Volatility returned to start the year, not only to financial markets but also to shifting U.S. policy stances driving new geopolitical uncertainty amid widening global conflict. Even before recent events, precious metals saw notable swings, with gold and silver posting sharp gains and reversals, while the U.S. dollar weakened. These moves reflect a broader trend as nations increasingly focus on sovereign resource security. Technology stocks were penalized for elevated capital expenditures despite solid earnings, even though returns can take years to materialize. Concerns over the impact of artificial intelligence (AI) also spread beyond the tech sector: Is AI set to disrupt the world around us?

As events continue to reshape global order, oil prices have spiked, renewing inflation worries. For now, equity market indices have largely held their ground. Perhaps investors have learned from the policy-driven disruptions of 2025 to better focus on the longer-term picture despite near-term uncertainty. In this environment, maintaining a longer-term perspective can be a prudent strategy.

Trade policy has been no less volatile. Though a U.S. Supreme Court ruling against U.S. tariffs is unlikely to change the current administration’s approach, it has intensified debate over the broader effects on U.S. households and businesses. Attention is now turning to the U.S.-Mexico-Canada Agreement (USMCA) as renegotiations approach. With Canadian exports to the U.S. accounting for roughly 20 percent of Canada’s GDP, investors are watching closely to see whether political threats translate into policy change.

While many economists expect the agreement to survive in some form, a complete collapse would not be catastrophic. Oxford Economics estimates that such an outcome would lower Canada’s GDP by about 1.8 percent below baseline and reduce private investment by 6 to 7 percent.1 The impact would be significant, but Canada has endured far more severe shocks and recovered.

In the early 1980s recession, output fell by around 5 percent, and unemployment climbed to 12 percent. Elevated Canada-U.S. trade barriers are also not unprecedented, having persisted for long stretches during the 19th and 20th centuries.

More broadly, the renegotiation of USMCA serves as a reminder that we must navigate a changed world. Prime Minister Carney captured this shift at the World Economic Forum in January: “The old order is not coming back. We shouldn’t mourn it.

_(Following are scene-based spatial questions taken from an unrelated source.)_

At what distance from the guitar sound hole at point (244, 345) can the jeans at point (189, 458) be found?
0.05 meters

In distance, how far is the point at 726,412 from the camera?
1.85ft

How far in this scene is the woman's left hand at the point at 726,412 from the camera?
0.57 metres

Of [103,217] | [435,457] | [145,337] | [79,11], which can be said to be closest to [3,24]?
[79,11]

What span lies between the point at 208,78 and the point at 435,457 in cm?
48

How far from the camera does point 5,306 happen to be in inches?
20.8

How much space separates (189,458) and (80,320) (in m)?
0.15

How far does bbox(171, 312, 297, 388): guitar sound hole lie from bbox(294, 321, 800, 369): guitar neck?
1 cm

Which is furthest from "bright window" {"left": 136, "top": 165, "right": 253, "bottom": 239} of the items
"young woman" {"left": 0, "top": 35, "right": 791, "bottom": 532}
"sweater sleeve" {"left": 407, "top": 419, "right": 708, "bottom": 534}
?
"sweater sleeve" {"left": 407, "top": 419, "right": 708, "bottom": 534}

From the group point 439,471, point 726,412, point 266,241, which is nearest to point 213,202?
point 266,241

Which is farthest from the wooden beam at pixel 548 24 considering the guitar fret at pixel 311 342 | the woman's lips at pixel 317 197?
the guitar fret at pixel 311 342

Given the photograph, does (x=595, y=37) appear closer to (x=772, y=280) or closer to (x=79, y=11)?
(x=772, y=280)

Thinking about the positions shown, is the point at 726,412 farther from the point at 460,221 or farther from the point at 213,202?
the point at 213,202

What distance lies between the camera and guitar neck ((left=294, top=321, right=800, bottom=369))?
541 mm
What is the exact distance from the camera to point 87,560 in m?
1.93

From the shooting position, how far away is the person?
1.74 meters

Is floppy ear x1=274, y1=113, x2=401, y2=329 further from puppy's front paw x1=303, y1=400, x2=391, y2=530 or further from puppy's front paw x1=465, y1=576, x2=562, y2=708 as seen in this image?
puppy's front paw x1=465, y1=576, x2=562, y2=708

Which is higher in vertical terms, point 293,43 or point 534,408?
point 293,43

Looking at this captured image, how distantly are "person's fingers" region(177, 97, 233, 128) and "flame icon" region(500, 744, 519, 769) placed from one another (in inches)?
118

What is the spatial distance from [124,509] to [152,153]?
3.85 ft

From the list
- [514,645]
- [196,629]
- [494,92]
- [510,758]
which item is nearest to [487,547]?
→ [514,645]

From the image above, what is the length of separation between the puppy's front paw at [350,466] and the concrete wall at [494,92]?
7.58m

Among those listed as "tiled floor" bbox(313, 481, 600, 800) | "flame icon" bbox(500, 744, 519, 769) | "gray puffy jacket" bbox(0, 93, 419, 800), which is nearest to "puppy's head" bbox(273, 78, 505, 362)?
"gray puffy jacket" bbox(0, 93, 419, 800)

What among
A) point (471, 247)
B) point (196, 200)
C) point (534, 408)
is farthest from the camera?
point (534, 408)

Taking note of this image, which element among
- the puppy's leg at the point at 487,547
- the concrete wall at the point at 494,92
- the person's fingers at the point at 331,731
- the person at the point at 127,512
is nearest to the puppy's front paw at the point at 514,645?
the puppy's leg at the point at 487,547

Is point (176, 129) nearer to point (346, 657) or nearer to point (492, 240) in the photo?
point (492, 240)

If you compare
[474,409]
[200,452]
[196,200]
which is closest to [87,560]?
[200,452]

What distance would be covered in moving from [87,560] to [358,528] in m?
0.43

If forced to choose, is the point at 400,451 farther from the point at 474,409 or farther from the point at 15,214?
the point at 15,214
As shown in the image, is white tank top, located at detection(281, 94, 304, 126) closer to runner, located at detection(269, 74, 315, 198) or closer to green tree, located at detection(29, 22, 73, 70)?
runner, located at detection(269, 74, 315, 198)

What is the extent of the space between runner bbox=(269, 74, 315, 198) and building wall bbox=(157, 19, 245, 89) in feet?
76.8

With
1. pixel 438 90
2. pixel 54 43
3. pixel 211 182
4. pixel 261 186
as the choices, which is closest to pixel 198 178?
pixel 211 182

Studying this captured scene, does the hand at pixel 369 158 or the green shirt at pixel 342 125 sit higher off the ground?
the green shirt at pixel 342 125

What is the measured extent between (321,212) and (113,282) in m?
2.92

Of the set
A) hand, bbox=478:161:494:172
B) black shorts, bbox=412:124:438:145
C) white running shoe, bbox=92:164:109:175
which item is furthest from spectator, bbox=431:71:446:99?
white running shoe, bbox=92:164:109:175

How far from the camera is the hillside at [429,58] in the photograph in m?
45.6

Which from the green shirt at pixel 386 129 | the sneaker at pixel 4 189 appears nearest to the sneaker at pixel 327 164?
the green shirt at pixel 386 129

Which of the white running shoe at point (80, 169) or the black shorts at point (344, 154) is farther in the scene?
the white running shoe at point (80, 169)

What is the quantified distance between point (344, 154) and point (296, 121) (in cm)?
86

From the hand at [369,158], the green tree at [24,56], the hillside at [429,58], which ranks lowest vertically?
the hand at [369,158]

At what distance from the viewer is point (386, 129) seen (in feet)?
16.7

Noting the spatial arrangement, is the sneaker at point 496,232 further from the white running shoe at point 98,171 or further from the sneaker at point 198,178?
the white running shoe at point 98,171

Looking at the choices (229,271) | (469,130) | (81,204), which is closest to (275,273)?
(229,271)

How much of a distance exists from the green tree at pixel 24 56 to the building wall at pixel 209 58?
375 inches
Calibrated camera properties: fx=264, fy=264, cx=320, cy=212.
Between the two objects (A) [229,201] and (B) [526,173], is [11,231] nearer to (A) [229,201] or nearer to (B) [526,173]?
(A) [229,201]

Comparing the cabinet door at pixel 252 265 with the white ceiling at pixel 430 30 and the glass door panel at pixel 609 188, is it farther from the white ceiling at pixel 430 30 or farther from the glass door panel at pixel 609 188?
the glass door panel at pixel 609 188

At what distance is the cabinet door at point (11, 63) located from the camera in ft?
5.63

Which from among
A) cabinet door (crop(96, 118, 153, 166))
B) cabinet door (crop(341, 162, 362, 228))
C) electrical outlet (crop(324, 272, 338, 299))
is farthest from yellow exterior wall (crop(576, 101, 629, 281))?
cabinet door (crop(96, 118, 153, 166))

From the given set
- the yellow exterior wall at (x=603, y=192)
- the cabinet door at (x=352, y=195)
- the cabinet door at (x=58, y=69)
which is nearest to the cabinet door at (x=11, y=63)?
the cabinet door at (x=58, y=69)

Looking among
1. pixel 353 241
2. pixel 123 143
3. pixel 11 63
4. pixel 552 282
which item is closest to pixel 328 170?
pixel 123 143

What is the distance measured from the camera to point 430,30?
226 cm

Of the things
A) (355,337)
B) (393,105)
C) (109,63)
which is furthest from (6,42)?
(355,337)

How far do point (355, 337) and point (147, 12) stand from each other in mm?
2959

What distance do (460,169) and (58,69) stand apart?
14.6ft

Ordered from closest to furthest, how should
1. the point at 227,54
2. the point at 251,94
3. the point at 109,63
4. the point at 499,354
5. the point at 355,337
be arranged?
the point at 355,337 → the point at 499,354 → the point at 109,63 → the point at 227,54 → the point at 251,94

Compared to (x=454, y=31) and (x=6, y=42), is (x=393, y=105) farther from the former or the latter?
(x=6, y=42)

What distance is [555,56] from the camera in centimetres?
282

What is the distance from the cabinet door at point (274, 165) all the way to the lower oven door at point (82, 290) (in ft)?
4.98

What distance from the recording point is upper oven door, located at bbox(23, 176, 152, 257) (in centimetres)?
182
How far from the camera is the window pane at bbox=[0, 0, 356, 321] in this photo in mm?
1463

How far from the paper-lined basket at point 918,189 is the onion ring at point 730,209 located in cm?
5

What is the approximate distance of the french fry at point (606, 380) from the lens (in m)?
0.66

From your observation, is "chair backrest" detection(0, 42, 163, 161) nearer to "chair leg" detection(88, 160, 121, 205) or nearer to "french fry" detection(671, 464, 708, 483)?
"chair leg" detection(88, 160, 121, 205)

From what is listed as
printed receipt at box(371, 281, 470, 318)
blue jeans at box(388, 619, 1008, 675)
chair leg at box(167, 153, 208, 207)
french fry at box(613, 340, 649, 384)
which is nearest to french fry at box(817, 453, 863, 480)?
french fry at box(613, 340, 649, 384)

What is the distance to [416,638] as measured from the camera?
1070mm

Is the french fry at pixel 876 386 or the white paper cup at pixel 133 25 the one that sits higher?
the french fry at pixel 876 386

Nostalgia is not a strategy.” In response, the government has been focused on reorienting the economy, doubling defence spending, signing new trade and security agreements and deepening ties with global partners.2 There’s significant work to be done, but even as a middle power, Canada’s foundational advantages shouldn’t be overlooked: vast energy and resources, abundant fresh water, three coastlines, the world’s most educated population and political stability.

The broader lessons translate into investing. Conditions that appear stable can shift quickly; markets are inherently volatile. No economic cycle, policy regime or market trend is permanent. In that context, diversification is a necessity for managing risk. At a time of amplified uncertainty from increasingly reactive global policymaking, discipline matters more than ever, particularly when the range of possible outcomes is wide. Conviction, paired with flexibility, allows investors to remain positioned through short-term volatility while adjusting to fundamental shifts. In a world where change continues to feel persistent rather than episodic, this balance will ultimately support long-term investment success.